Radunata attorno la gente che aveva combattuto e quella che aveva aperto le porte delle case per far sgusciare dentro gli altri, quelli che scappavano, per farli uscire dalla parte opposta del cortile, dove ce n’era un altro di giardino che avrebbe accolto i passi di coloro che andavano ad aggirare le guarnigioni dei soldati per prenderle di sorpresa e disorientarle e spezzarne la coesione…

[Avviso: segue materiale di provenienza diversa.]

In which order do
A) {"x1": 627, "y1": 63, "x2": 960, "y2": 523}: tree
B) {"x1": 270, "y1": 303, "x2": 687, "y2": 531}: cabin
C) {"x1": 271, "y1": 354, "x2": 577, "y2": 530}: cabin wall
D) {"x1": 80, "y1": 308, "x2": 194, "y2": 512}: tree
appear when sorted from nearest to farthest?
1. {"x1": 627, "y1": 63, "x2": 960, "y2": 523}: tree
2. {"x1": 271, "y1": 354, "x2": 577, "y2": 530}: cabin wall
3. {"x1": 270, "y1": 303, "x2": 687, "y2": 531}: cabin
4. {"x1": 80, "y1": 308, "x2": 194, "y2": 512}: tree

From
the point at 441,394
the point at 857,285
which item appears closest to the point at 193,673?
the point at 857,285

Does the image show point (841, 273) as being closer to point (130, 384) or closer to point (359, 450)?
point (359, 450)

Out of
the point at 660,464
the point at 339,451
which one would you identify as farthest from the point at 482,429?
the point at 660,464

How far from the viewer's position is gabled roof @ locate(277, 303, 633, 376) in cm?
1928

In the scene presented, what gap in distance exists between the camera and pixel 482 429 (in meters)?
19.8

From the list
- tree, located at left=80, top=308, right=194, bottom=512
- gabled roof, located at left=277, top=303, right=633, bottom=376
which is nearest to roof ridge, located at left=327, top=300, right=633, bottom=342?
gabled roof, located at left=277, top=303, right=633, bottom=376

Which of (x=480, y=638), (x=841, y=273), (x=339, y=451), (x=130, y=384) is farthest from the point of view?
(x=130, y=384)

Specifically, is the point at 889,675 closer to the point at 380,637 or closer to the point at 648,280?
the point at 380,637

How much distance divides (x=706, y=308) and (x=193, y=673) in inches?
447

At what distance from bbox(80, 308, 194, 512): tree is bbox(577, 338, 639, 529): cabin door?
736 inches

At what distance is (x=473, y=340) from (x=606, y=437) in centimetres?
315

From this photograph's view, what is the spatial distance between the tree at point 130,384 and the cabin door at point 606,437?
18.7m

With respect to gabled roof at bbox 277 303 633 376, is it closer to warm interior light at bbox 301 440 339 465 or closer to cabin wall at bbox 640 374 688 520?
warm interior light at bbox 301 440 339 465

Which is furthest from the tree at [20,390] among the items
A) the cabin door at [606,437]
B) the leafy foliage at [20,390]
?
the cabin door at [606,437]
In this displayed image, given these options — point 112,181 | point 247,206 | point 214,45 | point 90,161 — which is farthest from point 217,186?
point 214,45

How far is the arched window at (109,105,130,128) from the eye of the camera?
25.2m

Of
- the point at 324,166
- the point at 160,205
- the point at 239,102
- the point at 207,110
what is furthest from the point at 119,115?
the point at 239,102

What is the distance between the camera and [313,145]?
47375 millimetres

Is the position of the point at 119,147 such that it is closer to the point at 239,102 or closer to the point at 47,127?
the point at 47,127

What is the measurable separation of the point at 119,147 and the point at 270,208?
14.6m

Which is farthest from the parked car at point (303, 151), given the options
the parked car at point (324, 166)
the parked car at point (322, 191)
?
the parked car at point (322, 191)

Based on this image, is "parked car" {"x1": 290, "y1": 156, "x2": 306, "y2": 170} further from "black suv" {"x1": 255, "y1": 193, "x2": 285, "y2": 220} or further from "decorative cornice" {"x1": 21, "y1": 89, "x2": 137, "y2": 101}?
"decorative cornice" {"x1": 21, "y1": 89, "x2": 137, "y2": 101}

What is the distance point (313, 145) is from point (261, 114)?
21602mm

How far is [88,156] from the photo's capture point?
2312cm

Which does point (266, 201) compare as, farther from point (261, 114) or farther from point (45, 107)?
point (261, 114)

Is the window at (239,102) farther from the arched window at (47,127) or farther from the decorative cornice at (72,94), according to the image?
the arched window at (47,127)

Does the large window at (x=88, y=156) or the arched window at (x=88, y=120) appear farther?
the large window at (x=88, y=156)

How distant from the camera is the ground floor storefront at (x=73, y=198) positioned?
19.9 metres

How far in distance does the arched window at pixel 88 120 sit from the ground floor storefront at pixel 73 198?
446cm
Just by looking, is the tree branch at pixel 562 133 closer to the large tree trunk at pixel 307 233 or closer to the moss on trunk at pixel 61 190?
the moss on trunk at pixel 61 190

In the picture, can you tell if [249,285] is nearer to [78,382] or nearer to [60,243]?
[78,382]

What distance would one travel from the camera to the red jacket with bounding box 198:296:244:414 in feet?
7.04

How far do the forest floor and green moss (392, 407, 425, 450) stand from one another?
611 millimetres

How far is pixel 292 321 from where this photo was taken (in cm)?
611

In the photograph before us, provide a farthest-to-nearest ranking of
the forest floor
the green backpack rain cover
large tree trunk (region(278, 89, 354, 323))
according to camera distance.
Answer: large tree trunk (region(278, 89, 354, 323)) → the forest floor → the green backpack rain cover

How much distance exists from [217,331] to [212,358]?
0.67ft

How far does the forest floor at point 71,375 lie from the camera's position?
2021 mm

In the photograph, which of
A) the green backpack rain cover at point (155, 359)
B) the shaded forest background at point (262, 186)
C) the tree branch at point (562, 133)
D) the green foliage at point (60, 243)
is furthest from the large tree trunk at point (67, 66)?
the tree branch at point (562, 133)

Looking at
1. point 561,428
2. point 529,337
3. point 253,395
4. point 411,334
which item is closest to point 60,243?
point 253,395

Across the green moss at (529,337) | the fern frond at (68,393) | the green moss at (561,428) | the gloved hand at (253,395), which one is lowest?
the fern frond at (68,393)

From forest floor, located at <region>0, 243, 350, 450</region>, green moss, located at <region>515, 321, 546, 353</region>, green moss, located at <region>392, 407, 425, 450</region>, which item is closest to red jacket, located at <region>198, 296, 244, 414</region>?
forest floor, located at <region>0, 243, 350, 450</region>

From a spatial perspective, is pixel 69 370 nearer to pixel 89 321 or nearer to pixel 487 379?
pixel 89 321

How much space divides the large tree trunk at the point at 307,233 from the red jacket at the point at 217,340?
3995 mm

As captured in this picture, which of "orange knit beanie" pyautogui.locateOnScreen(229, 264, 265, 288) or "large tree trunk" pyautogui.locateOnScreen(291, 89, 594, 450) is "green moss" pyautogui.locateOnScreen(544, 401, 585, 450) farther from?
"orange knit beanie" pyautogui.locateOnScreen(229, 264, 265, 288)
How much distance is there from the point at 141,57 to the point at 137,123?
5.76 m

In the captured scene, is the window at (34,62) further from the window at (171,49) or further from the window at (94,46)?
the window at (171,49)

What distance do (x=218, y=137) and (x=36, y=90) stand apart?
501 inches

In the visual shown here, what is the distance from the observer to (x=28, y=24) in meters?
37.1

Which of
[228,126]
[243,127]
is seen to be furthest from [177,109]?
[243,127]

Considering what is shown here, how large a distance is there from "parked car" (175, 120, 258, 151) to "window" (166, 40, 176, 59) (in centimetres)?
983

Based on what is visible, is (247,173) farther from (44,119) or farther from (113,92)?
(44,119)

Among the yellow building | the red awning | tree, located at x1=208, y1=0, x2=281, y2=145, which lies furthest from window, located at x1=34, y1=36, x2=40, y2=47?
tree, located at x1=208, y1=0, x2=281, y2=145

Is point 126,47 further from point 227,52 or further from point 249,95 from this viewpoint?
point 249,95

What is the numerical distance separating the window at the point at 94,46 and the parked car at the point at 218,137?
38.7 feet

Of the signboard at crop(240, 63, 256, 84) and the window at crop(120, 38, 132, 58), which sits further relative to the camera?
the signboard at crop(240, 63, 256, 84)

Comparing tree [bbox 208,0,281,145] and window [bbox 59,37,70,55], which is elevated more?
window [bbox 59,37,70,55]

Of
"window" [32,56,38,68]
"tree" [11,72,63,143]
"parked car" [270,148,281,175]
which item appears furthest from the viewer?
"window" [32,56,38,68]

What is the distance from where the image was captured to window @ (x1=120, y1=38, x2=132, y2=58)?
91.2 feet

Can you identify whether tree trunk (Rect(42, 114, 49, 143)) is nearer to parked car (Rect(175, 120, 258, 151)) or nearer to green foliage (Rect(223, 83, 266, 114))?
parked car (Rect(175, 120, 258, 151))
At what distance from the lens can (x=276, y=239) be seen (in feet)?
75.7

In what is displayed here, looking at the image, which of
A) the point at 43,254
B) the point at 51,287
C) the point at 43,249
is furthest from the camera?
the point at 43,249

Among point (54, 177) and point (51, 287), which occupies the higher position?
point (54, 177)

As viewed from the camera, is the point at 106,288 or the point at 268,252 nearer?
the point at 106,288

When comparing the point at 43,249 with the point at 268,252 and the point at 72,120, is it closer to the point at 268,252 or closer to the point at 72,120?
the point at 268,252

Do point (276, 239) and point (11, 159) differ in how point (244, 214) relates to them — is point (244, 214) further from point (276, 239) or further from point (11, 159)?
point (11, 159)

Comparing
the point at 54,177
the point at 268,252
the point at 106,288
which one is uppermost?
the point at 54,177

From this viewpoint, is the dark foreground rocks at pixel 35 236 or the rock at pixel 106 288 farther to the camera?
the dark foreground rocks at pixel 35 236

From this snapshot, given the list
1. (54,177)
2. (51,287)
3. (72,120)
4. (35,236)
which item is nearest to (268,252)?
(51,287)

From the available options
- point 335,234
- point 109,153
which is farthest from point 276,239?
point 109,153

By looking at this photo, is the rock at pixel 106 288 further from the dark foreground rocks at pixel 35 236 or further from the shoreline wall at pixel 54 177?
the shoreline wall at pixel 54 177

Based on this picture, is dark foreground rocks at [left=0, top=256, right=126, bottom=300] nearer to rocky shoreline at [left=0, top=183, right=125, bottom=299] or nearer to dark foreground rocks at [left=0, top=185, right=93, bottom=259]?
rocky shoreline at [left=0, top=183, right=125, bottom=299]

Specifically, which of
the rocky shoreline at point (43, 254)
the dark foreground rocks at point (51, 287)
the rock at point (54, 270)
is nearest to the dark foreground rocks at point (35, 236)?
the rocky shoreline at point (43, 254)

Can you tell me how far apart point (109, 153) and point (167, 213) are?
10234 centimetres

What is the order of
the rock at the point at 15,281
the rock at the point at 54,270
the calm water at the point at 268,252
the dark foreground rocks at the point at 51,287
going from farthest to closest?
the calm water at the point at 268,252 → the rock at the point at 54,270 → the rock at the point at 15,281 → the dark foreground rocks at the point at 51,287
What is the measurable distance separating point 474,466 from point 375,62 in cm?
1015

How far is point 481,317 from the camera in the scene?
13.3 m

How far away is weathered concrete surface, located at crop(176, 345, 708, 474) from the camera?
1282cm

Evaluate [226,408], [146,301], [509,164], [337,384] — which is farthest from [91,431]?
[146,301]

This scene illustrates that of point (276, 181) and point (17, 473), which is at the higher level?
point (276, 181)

Solo così il popolo s’era messo in testa di combattere…
Casa per casa, cortile per cortile…
E poi c’erano quelli ch’erano morti quel giorno, vecchi che non erano riusciti a sottrarsi alle cariche, e giovani che invece c’erano finiti contro le cariche delle baionette dei soldati…
Si era riusciti a tirarli via dalla piazza per sottrarli alla furia dei disperati che gli avrebbero portato via anche vestiti ed armi…
Nel buio, le campane delle chiese vicine rovesciarono sul silenzio calmo della città gl’inquietanti rintocchi di veglie funebri…
Place des Tuileries…
Dove sei André?
André era là fuori, doveva essere là fuori…
Non poteva…
Dio…
Non poteva…
Le Quinz Vingt…
Molti erano finiti dentro il vecchio sanatorio ch’era diventato un ospedale di fortuna per quelli che negli ospedali veri non ci potevano metter piede…
Perché poveri in canna oppure perché avevano addosso l’aria dei soldati disertori.
Nel camposanto dell’ospedale c’erano finiti tutti gli altri, composti nelle chiesette risparmiate dalle perquisizioni…
Le Guardie Francesi, quelle vere, che davvero avevano disertato, s’erano ritrovate lì…
I Soldati della Compagnia B faccia a faccia con quelli della Compagnia A, che l’avevano saputo che quelli di Parigi s’erano ribellati e allora non gli era parso vero di poterlo fare anche loro…
Solo che adesso nessuno poteva tornare in caserma…
Non si torna più indietro.
Si è ciò che si sceglie di essere…
S’interrogarono con gli occhi i soldati ch’erano ancora vivi…
Che ad alcuni di quelli morti gli avevano pure strappato l’uniforme di dosso quei dannati mercenari venuti a Parigi da chissà dove…
Perché nessuno si fosse permesso di seppellirli con l’uniforme i disertori, che a quelli non era concesso.
E allora era accaduto che le uniformi erano finite dentro i falò, perché non si rischiasse che altri le indossassero…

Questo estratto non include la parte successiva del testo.